Assigned task:
Write out the listing below in full and exactly, leaving out every picture.

Data:
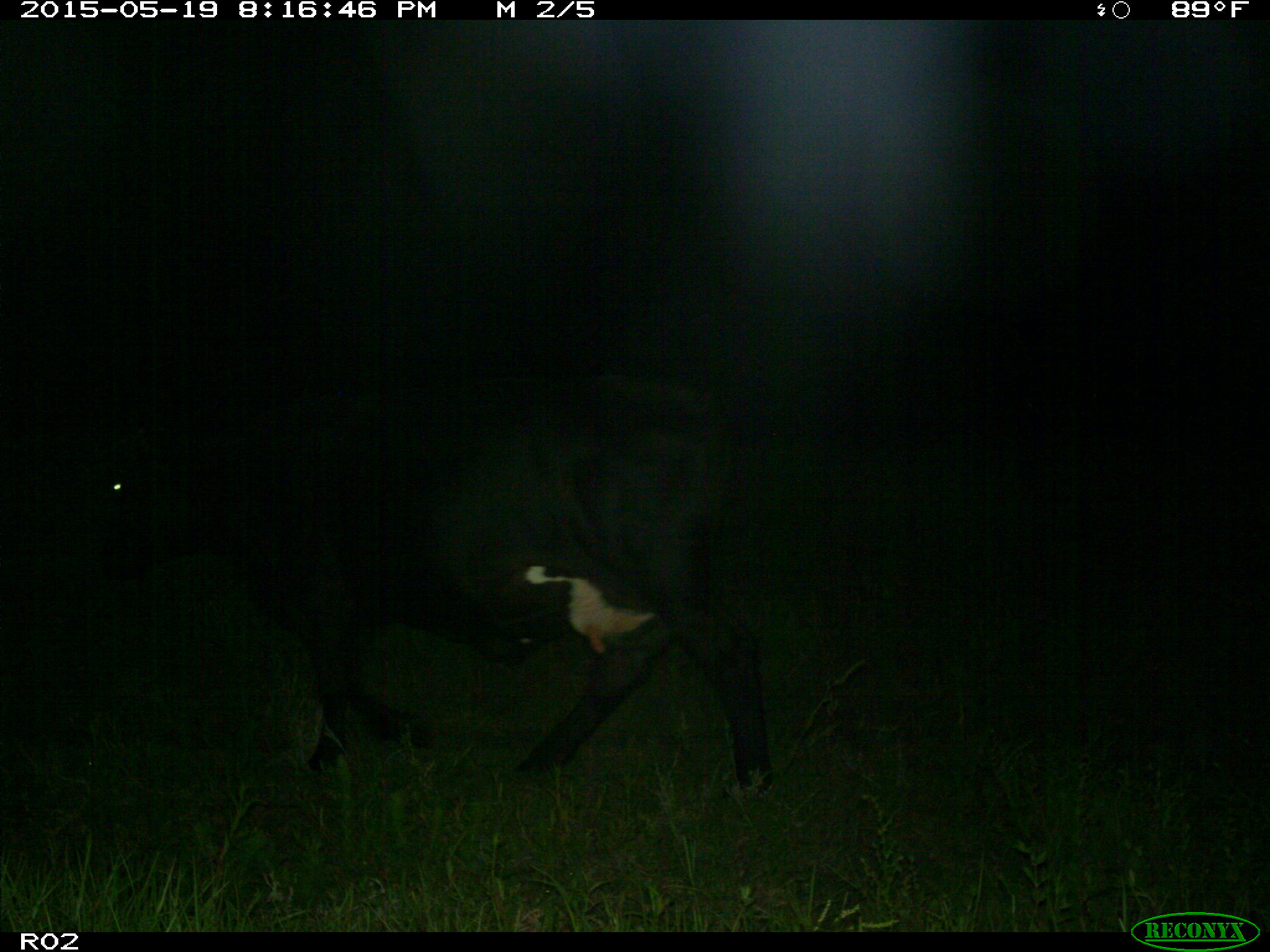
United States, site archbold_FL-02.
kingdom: Animalia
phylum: Chordata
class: Mammalia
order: Artiodactyla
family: Bovidae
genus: Bos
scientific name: Bos taurus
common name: domestic cow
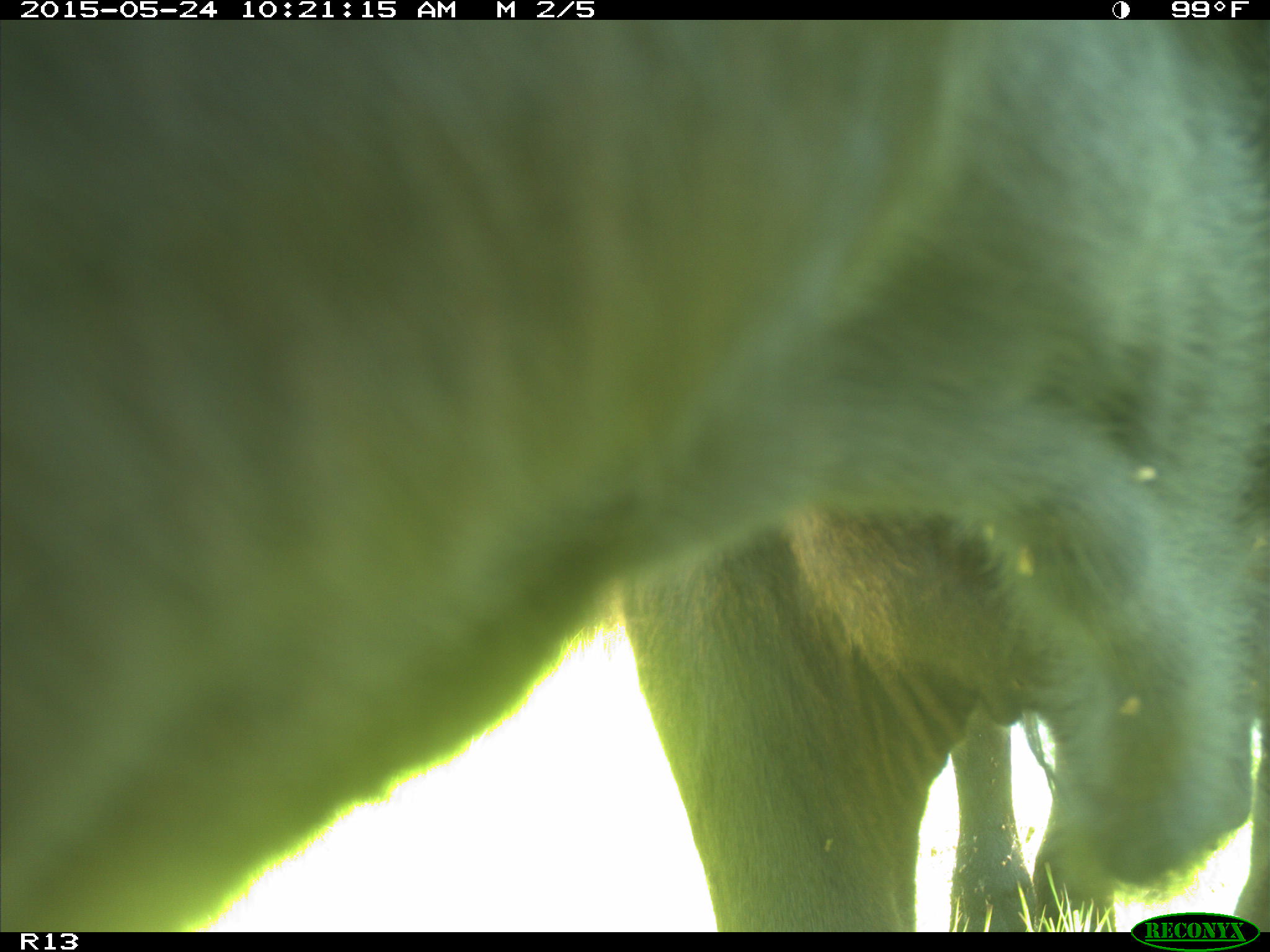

Response for this exercise:
United States, site archbold_FL-02.
kingdom: Animalia
phylum: Chordata
class: Mammalia
order: Artiodactyla
family: Bovidae
genus: Bos
scientific name: Bos taurus
common name: domestic cow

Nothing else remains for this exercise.